First published: Wed Nov 15 2017(Updated: )
Microsoft Word 2007 Service Pack 3, Microsoft Word 2010 Service Pack 2, Microsoft Office 2010 Service Pack 2, and Microsoft Office Compatibility Pack Service Pack 3 allow an attacker to run arbitrary code in the context of the current user by failing to properly handle objects in memory, aka "Microsoft Word Memory Corruption Vulnerability".
Credit: secure@microsoft.com
Affected Software | Affected Version | How to fix |
---|---|---|
Microsoft Office | =2010-sp2 | |
Microsoft Office Compatibility Pack | =sp3 | |
Microsoft Word | =2007-sp3 | |
Microsoft Word | =2010-sp2 |
Sign up to SecAlerts for real-time vulnerability data matched to your software, aggregated from hundreds of sources.
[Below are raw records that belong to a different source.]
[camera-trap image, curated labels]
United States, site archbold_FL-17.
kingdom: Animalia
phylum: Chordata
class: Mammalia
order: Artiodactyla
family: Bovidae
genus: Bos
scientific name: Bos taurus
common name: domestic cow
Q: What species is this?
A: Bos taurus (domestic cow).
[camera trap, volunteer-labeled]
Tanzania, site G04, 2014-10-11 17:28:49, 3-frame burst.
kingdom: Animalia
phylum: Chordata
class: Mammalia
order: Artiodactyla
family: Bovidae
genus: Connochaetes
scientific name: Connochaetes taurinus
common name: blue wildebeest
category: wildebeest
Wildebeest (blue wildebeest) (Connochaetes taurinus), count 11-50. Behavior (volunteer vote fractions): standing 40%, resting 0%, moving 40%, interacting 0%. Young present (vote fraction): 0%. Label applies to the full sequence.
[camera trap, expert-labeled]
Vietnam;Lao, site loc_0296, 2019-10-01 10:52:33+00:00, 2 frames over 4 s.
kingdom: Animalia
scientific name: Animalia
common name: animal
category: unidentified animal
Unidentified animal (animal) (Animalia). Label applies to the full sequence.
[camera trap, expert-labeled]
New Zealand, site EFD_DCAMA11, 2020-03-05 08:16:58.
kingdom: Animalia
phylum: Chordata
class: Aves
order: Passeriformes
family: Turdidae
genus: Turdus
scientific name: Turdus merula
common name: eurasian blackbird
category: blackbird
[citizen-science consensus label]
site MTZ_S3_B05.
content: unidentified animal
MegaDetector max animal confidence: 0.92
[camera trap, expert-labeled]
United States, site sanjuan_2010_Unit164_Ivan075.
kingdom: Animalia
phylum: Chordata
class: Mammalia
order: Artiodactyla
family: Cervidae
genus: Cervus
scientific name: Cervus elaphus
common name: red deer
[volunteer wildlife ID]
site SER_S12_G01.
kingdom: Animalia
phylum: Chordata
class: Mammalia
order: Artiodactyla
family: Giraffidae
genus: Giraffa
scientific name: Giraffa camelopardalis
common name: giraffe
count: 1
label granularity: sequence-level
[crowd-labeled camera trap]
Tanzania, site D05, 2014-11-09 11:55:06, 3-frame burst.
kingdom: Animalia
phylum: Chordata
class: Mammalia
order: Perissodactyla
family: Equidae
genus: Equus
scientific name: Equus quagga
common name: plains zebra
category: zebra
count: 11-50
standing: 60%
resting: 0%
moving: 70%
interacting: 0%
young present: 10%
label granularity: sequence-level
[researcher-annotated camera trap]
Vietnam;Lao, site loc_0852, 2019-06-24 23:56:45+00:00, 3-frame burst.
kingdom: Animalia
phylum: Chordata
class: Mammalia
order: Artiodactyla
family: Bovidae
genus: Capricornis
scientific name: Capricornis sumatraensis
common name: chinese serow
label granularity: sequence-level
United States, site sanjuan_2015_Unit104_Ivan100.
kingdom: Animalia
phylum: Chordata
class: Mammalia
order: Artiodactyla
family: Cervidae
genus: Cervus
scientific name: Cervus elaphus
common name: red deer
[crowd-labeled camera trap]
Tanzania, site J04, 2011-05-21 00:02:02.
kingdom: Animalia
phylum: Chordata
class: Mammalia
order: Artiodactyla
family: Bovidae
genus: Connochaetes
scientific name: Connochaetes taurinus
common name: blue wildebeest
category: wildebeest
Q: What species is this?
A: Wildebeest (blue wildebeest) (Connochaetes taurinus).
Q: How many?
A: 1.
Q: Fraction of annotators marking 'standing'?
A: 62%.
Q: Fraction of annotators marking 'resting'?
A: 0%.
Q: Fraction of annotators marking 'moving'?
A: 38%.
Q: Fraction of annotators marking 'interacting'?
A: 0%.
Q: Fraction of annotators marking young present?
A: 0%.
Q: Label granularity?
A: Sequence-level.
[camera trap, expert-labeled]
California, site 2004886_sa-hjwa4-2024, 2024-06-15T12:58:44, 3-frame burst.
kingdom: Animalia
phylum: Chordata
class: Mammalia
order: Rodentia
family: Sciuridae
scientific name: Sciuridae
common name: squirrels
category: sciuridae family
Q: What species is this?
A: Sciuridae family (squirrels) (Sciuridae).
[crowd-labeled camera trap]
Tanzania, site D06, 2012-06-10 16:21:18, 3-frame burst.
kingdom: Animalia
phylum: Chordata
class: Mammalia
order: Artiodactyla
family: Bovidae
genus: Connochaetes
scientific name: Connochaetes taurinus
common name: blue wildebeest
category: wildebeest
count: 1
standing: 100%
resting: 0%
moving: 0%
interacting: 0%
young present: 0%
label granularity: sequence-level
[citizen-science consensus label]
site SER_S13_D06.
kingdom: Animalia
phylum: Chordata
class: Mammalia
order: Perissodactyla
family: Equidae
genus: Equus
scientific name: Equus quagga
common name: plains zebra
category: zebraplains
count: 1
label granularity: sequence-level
CVE-2017-11854 is a vulnerability in Microsoft Word and Microsoft Office that allows an attacker to run arbitrary code in the context of the current user.
CVE-2017-11854 has a severity rating of 8.8 (critical).
Microsoft Word 2007 Service Pack 3, Microsoft Word 2010 Service Pack 2, Microsoft Office 2010 Service Pack 2, and Microsoft Office Compatibility Pack Service Pack 3 are affected by CVE-2017-11854.
An attacker can exploit CVE-2017-11854 by failing to properly handle objects in memory, allowing them to run arbitrary code in the context of the current user.
Yes, patches and fixes are available for CVE-2017-11854. It is recommended to update the affected software to the latest version.